Luanne’s brief boyfriend Zack, who works at Foto-Phast, is portrayed with red eyes and a detached, monotone delivery. The show never says outright that he smokes marijuana, but the character is clearly coded as a stoner-type slacker.

Because there is no direct mention of marijuana, this one is best treated as a small visual/character gag rather than a full marijuana storyline. (kingofthehill.fandom.com)

This is one of the show’s clearest marijuana-adjacent episodes, even though the main plot is technically about Bobby growing roses.

After Bobby becomes interested in rose growing, he visits Stems n’ Seeds, a head shop that sells drug-related paraphernalia. Hank and Bobby fail to realize what the store really is, with Hank mistaking the bongs and other items for innocent gardening supplies.

The episode makes the marijuana connection obvious through the store’s name, its products, the staff and even the use of Peter Tosh’s “Legalize It” in the background. One employee later says, “We need more of this weed and more of this dude,” after seeing Bobby’s rose-growing work.

The humor comes from Hank’s total obliviousness. He thinks he has found a quirky garden store, while everyone else can tell he has wandered into a cannabis-themed head shop. (kingofthehill.fandom.com)

Hank takes Bobby and the guys on a fishing trip built around self-reliance, only for the campground to be overrun by hippies.
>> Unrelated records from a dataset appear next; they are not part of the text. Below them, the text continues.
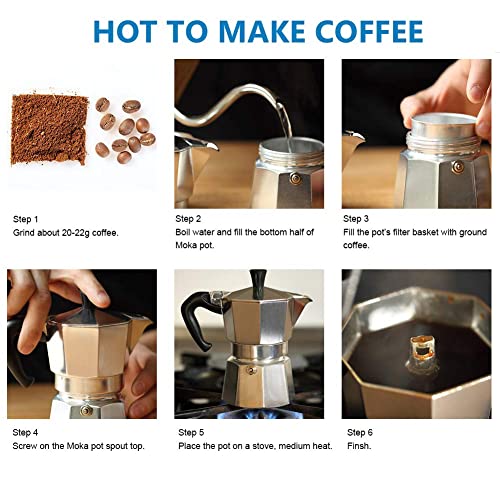 HOT TO MAKE COFFEE

Step 1
Grind about 20-22g coffee.

Step 2
Boil water and fill the bottom half of Moka pot.

Step 3
Fill the pot's filter basket with ground coffee.

Step 4
Screw on the Moka pot spout top.

Step 5
Place the pot on a stove, medium heat.

Step 6
Finsh.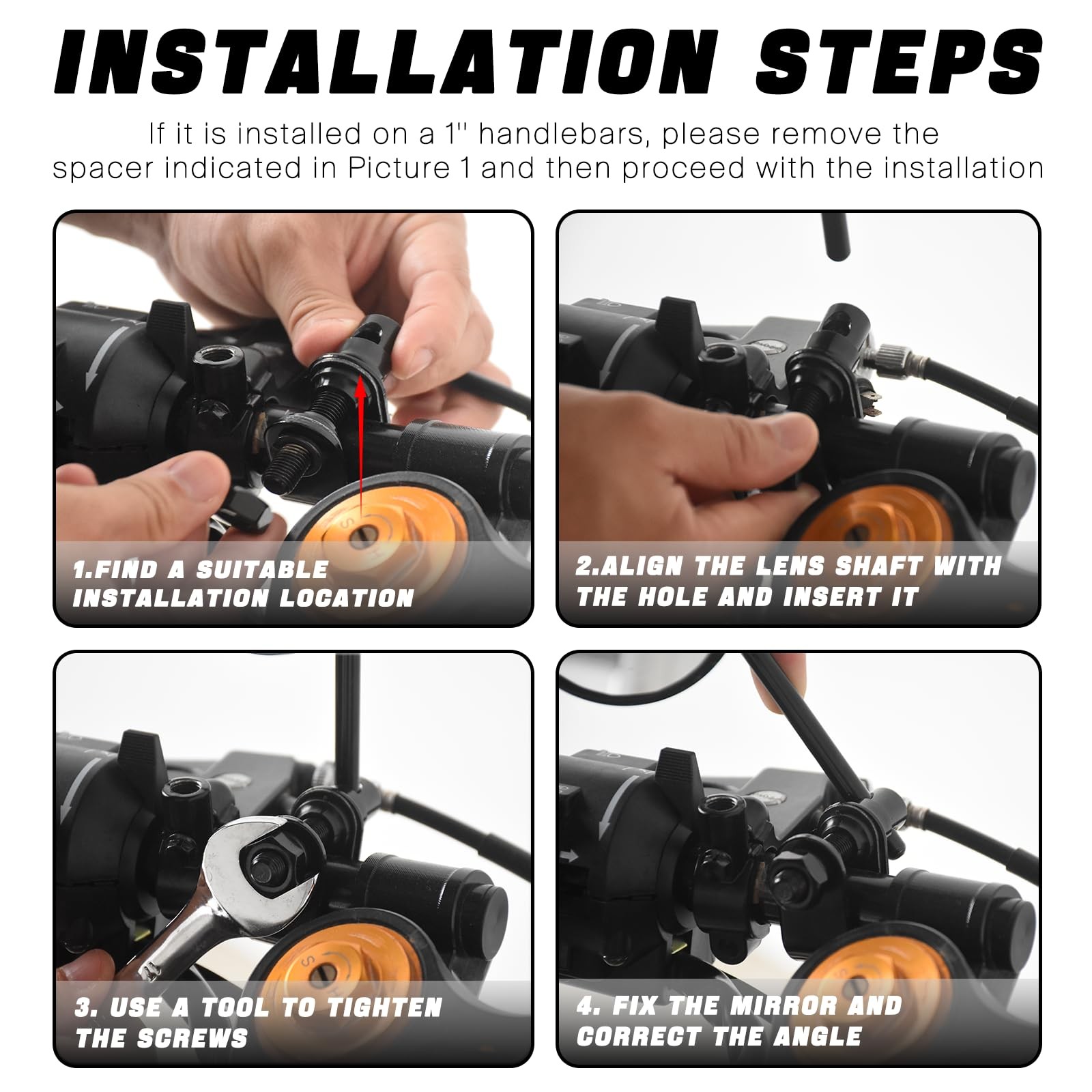 INSTALLATION STEPS

If it is installed on a 1'' handlebars, please remove the spacer indicated in Picture 1 and then proceed with the installation

1.FIND A SUITABLE INSTALLATION LOCATION

2.ALIGN THE LENS SHAFT WITH THE HOLE AND INSERT IT

3. USE A TOOL TO TIGHTEN THE SCREWS

4. FIX THE MIRROR AND CORRECT THE ANGLE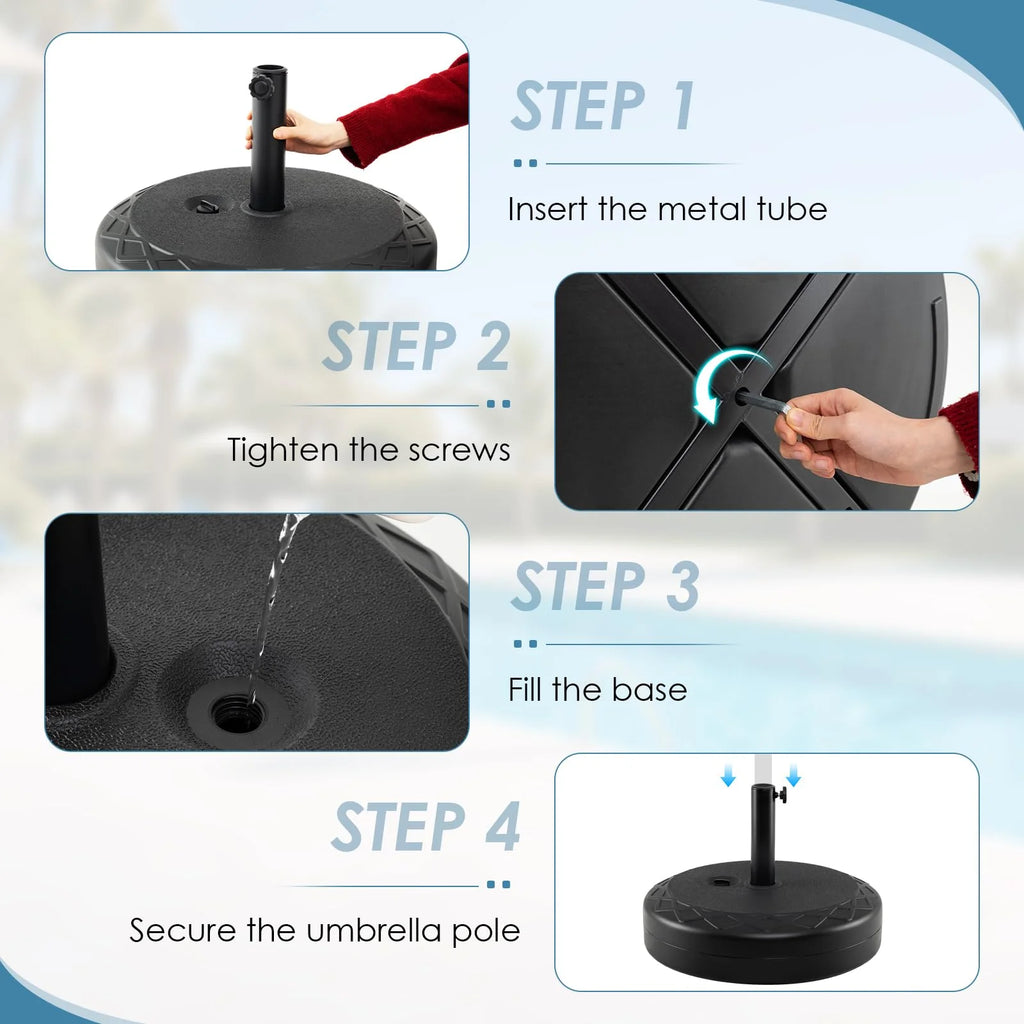 STEP 1

Insert the metal tube

STEP 2

Tighten the screws

STEP 3

Fill the base

STEP 4

Secure the umbrella pole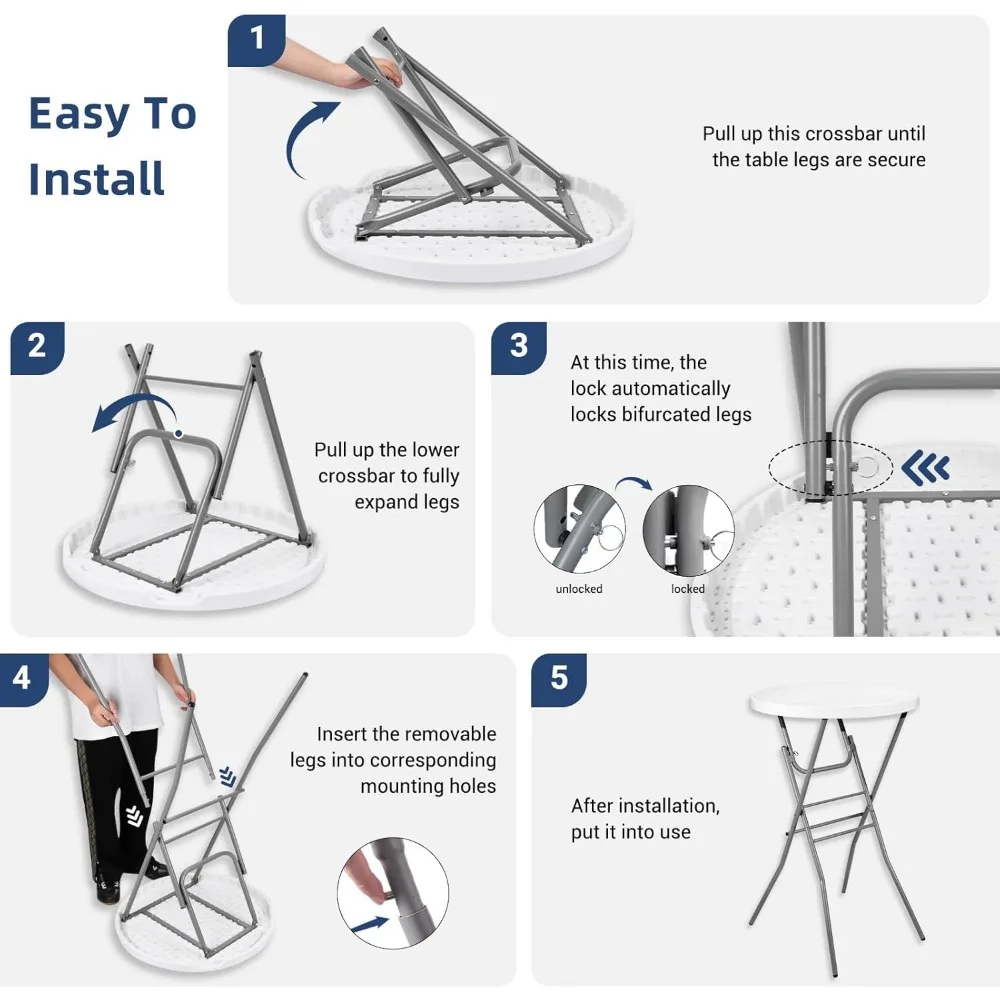 Easy To Install

1

Pull up this crossbar until the table legs are secure

2

Pull up the lower crossbar to fully expand legs

3

At this time, the lock automatically locks bifurcated legs

unlocked

locked

4

Insert the removable legs into corresponding mounting holes

5

After installation, put it into use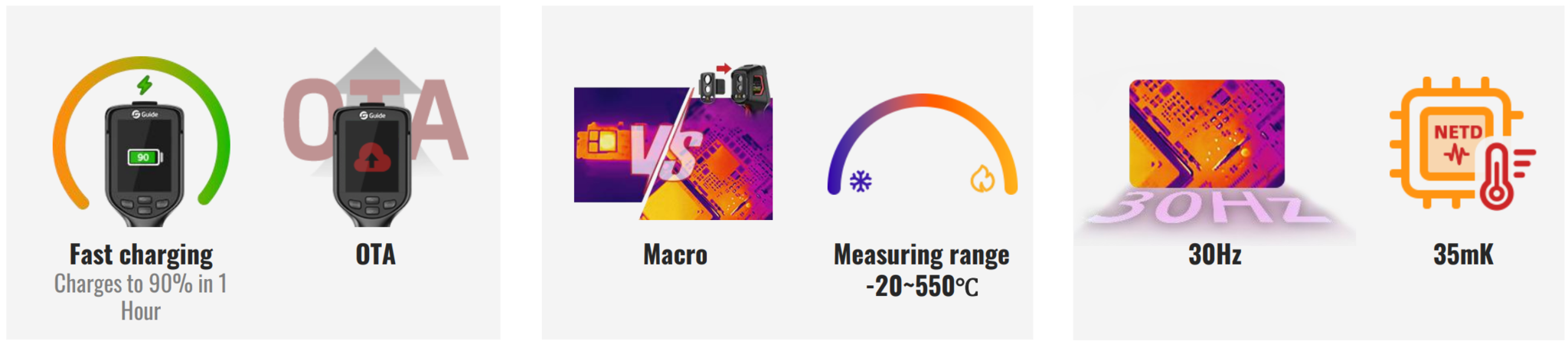 Guide

90

Fast charging
Charges to 90% in 1 Hour

OTA

Guide

OTA

VS

Macro

Measuring range
-20~550℃

30HZ

30Hz

NETD

35mK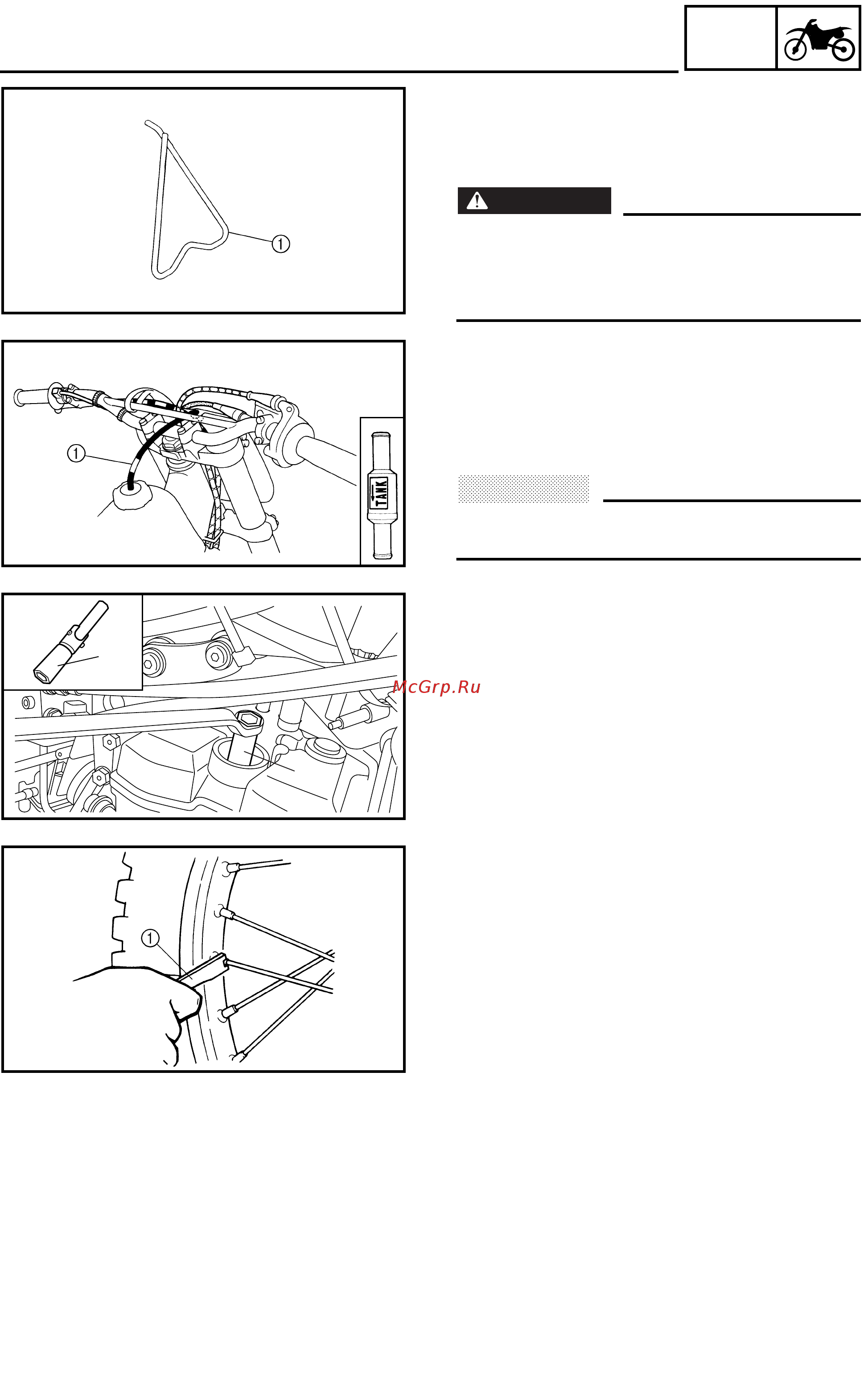 ①

①

TANK

McGrp.Ru

①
Marijuana is not the central focus of the episode, but the entire setup leans on hippie and jam-band stereotypes, including the episode title’s reference to Phish. The episode also includes a character listed as a “stoned hippie woman,” making the cannabis-coded atmosphere clear even without a major smoking scene.

The episode uses marijuana culture more indirectly than “High Anxiety” or “The Son Also Roses.” It is mainly a broader satire of hippie gatherings, free-sharing rhetoric and Hank’s discomfort around counterculture. (kingofthehill.fandom.com)

After Hank and his family begin attending a megachurch, they meet Bryce Carmody, a church employee with a troubled past.

Bryce mentions that he once sold marijuana out of his grandmother’s house, placing marijuana into the episode as part of his backstory. It is not a major plot point, but it is a direct reference.

The joke fits the episode’s larger satire of megachurch culture, where Bryce’s past is treated as something that has been folded into a redemption story and customer-service persona. (kingofthehill.fandom.com)

Hank becomes involved with an organic co-op after discovering how much better its food is than what he gets from Mega-Lo Mart.

In one scene, Appleseed buys food for Hank and also brings him hemp toilet paper. Hank immediately wants nothing to do with it and throws it away.

The reference is brief and involves hemp rather than marijuana flower, but it fits the show’s larger pattern: Hank may appreciate practical, high-quality goods, but any whiff of hippie or cannabis culture makes him uncomfortable. (kingofthehill.fandom.com)

During the episode involving Canadian neighbors, Dale’s relationship with smoking gets a marijuana-related joke.

Dale is a constant cigarette smoker, but the show notes that he says if he were Canadian, he would smoke pot instead. The line is short, but it is a direct marijuana reference and plays into Dale’s strange combination of paranoia, tobacco addiction and anti-government thinking.

The joke also works because it contrasts Dale’s rigid loyalty to his Manitoba cigarettes with the idea that Canadian identity would push him toward marijuana instead.